━━━ ENTRIES SHOWN
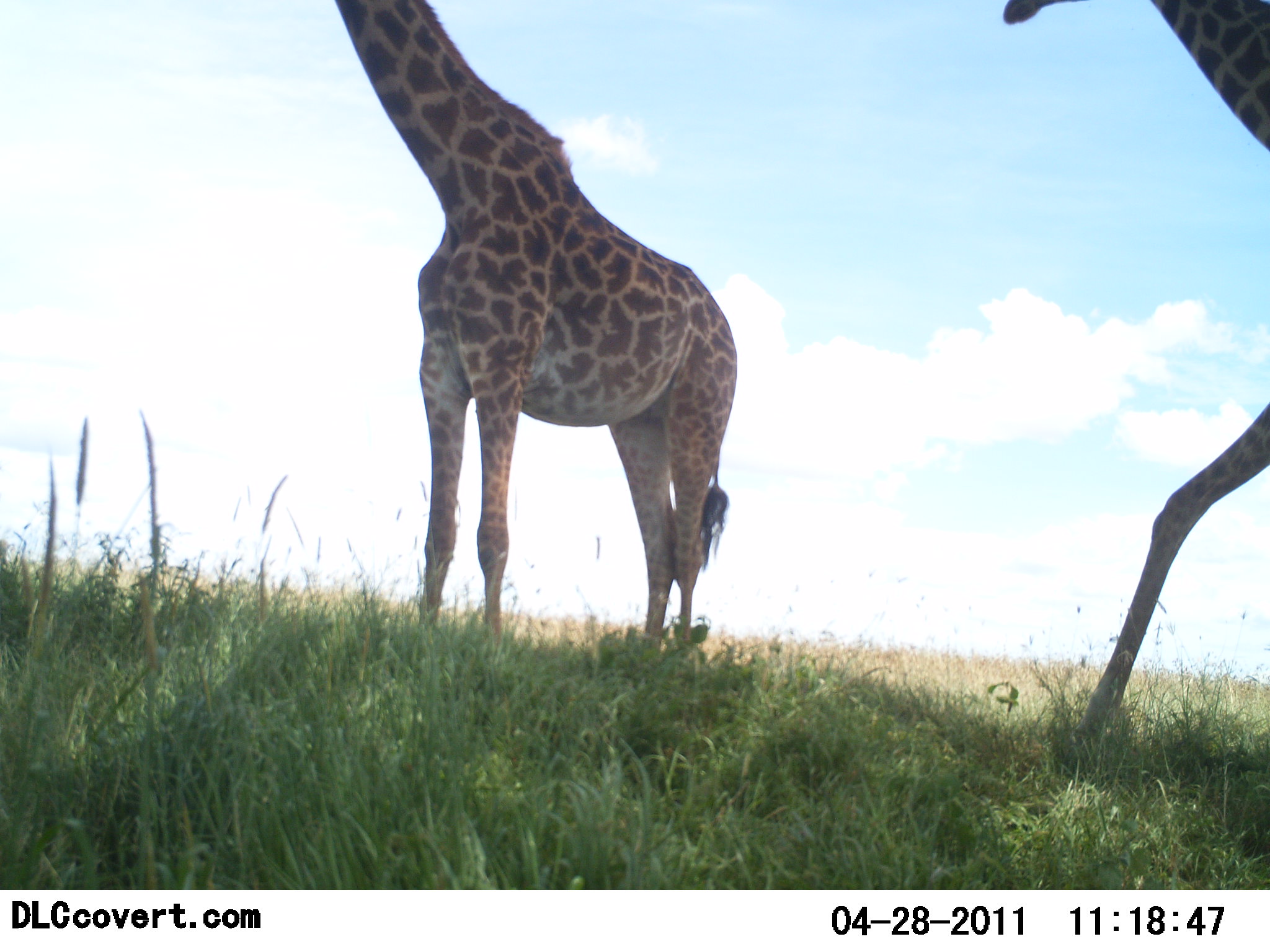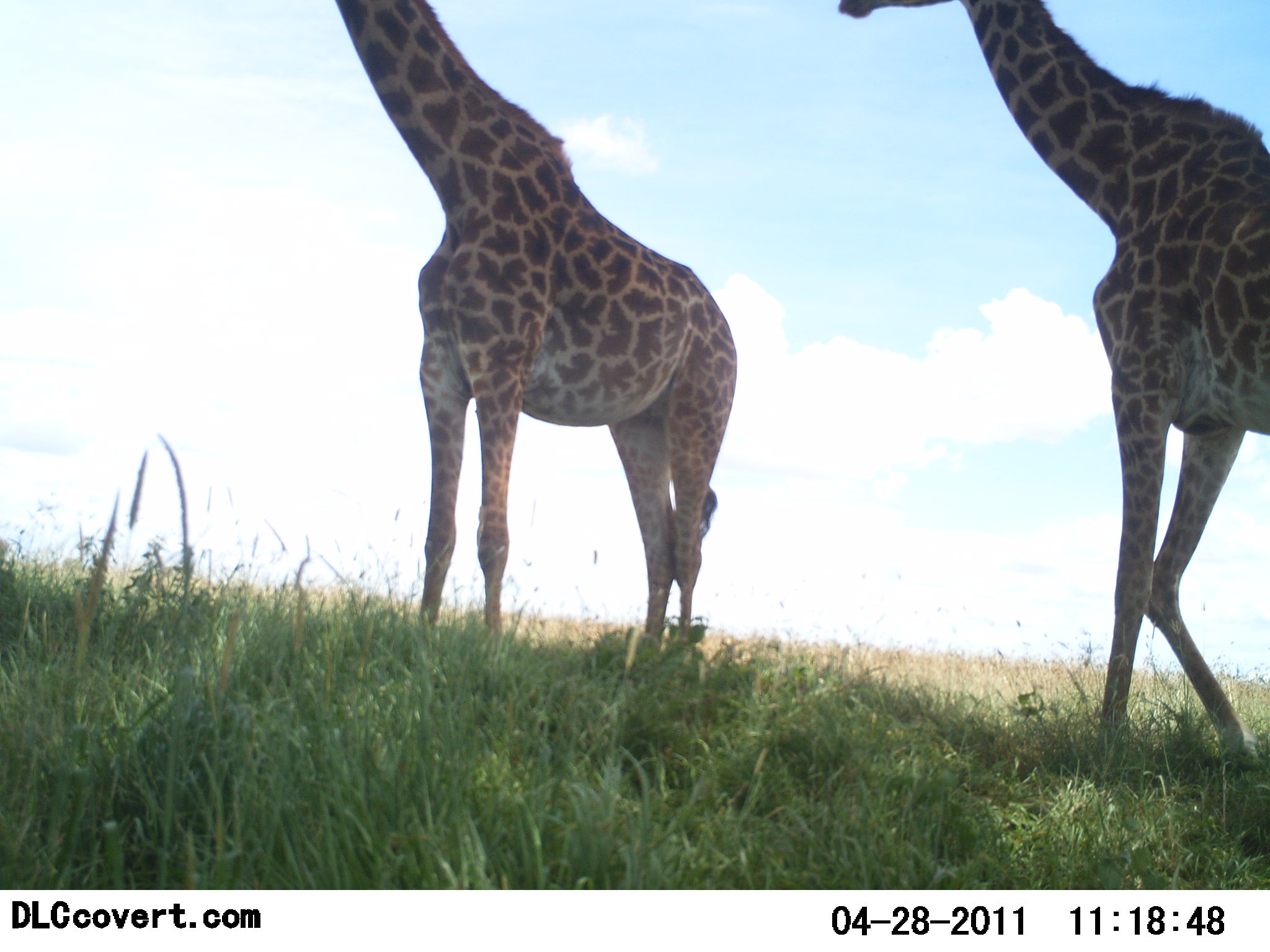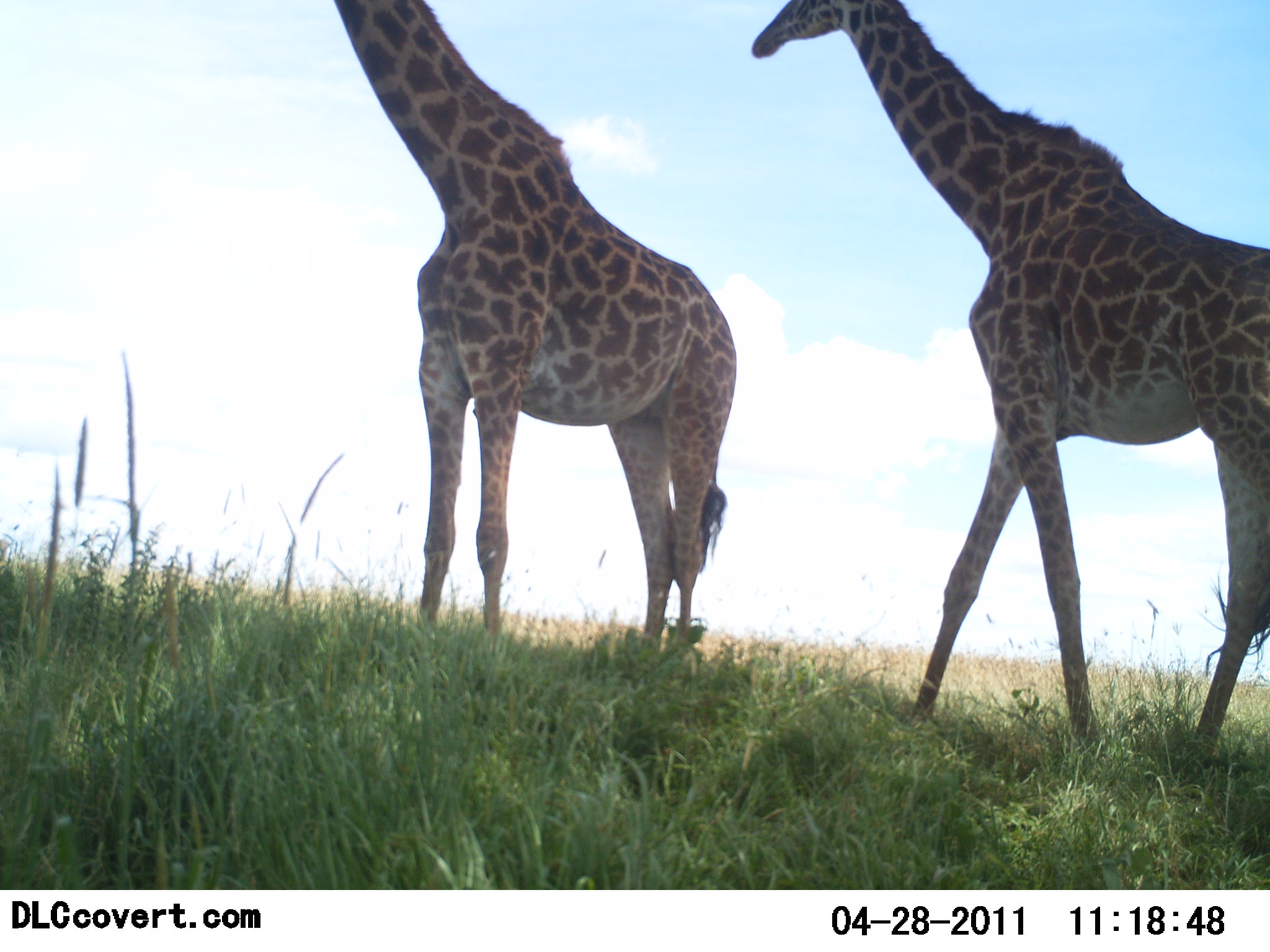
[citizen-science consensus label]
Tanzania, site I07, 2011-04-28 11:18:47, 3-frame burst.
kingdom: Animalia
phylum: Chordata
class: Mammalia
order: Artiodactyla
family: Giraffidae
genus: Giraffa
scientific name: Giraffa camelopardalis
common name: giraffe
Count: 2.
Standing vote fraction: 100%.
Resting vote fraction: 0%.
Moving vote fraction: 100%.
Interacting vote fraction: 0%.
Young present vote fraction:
━━━━━━
━━━ ENTRIES SHOWN
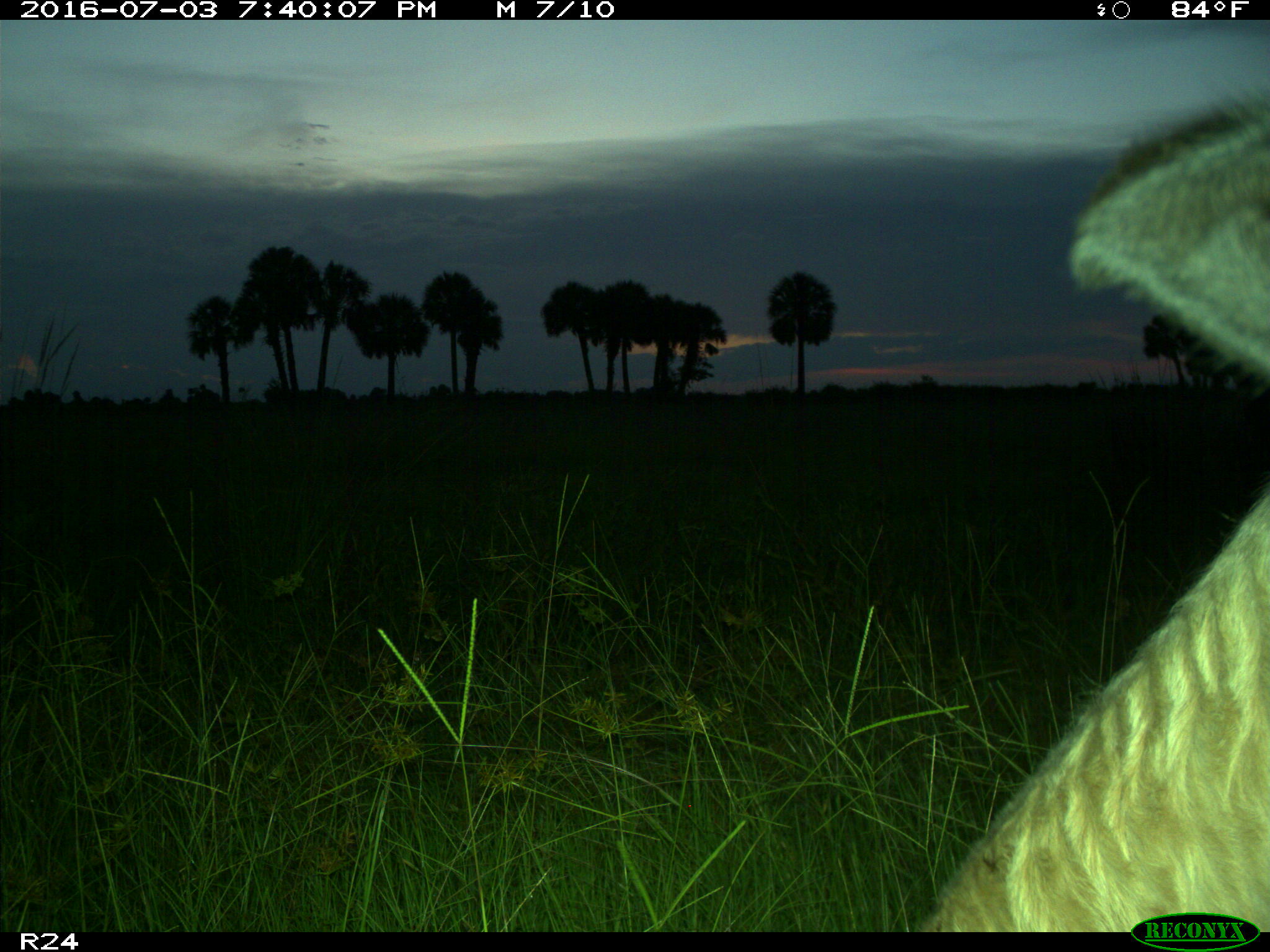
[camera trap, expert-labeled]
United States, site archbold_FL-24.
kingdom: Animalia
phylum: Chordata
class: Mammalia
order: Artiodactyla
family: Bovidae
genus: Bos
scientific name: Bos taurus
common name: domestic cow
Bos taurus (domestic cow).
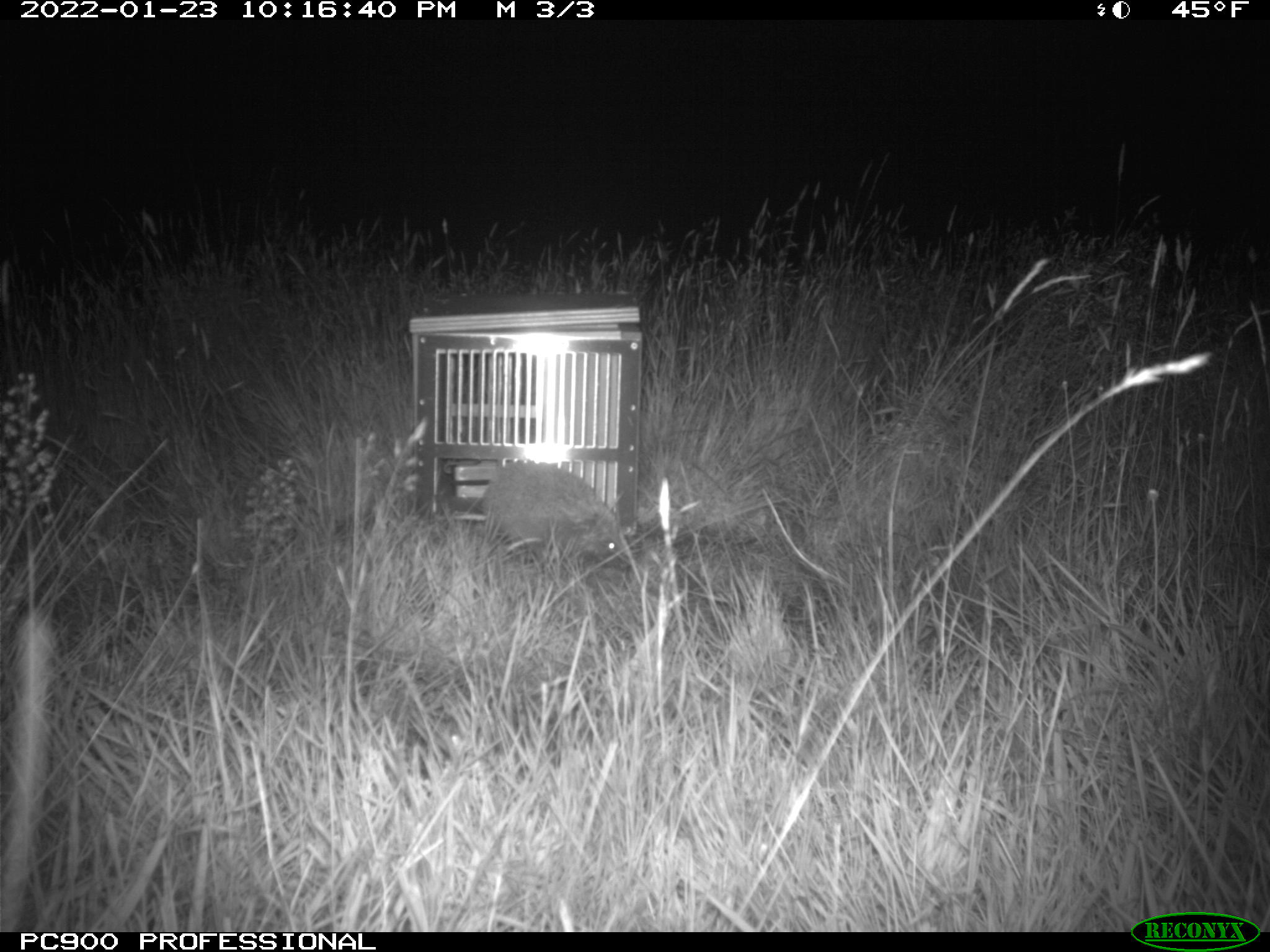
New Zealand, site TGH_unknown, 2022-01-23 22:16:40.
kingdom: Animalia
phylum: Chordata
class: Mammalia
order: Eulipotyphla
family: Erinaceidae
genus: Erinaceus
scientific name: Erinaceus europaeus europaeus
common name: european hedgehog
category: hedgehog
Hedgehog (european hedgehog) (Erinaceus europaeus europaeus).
━━━━━━
━━━ ENTRIES SHOWN
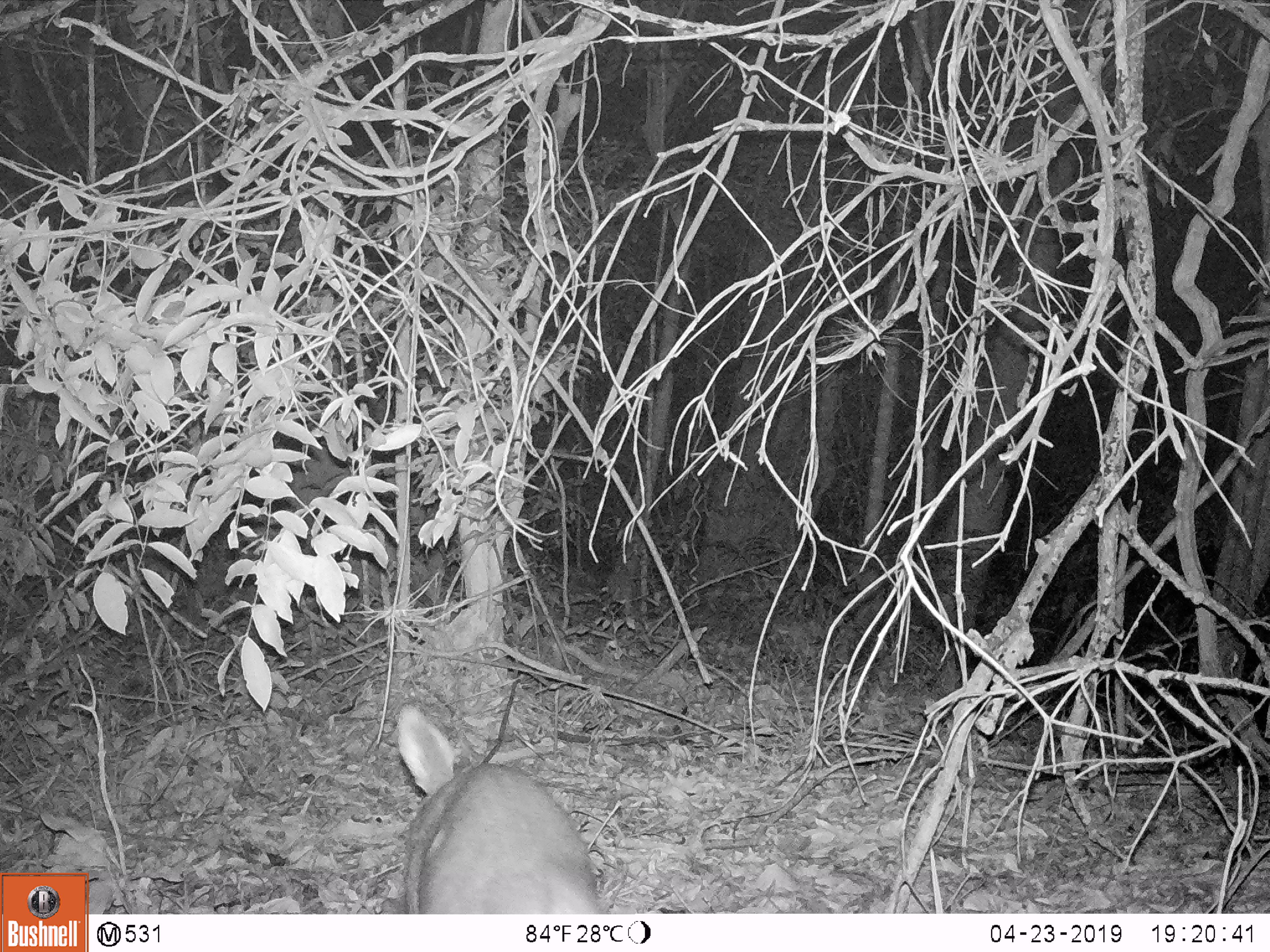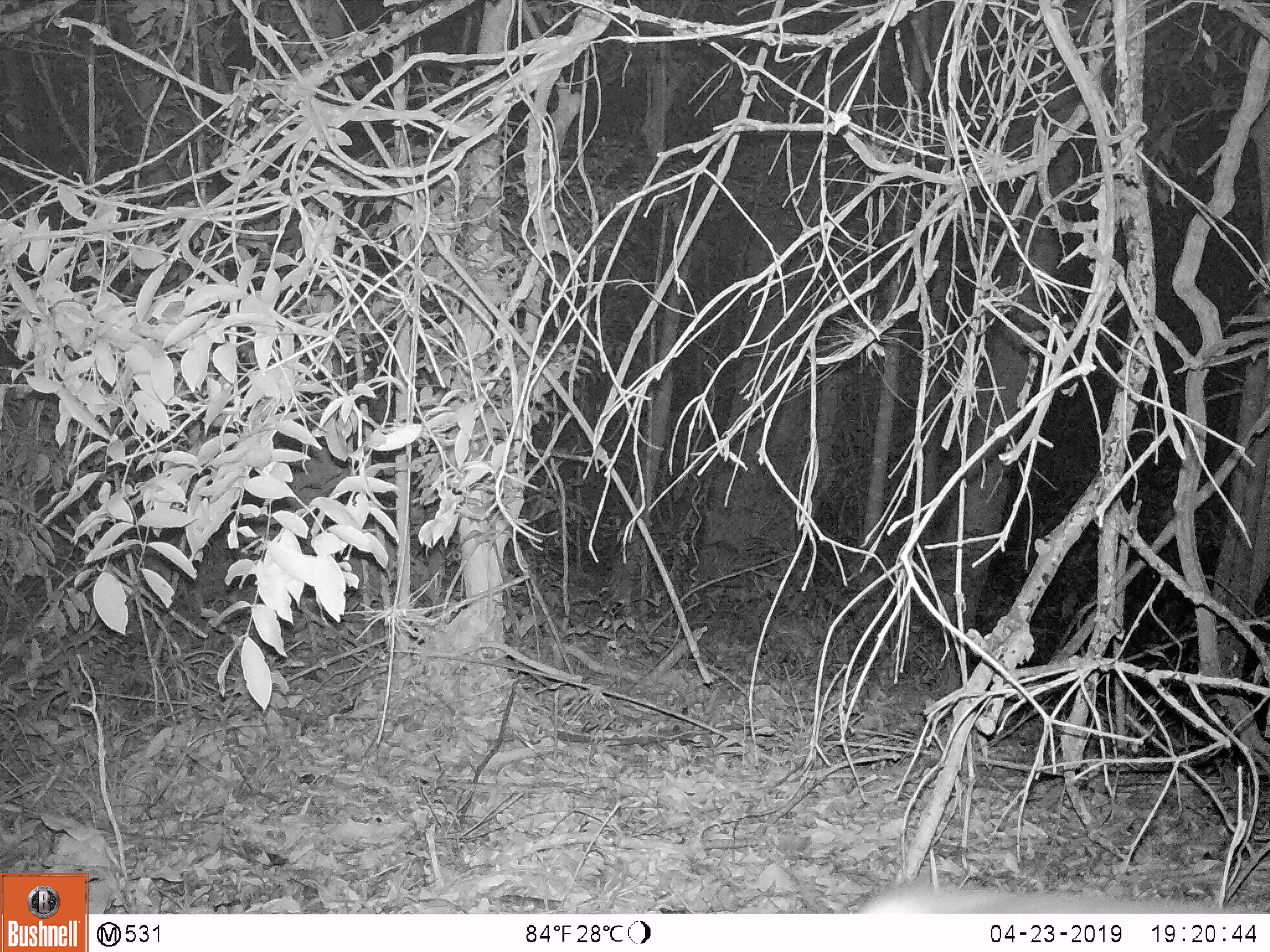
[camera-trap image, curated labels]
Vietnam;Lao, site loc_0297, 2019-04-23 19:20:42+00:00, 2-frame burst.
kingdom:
━━━━━━
WHAT IS BEING ASKED: Starting at the line that contains "[citizen-science consensus label]" and stopping after the line that contains "Resting vote fraction: 0%.", write out every line exactly as it appears above, and no other line.

ANSWER TO THIS TASK:
[citizen-science consensus label]
Tanzania, site I07, 2011-04-28 11:18:47, 3-frame burst.
kingdom: Animalia
phylum: Chordata
class: Mammalia
order: Artiodactyla
family: Giraffidae
genus: Giraffa
scientific name: Giraffa camelopardalis
common name: giraffe
Count: 2.
Standing vote fraction: 100%.
Resting vote fraction: 0%.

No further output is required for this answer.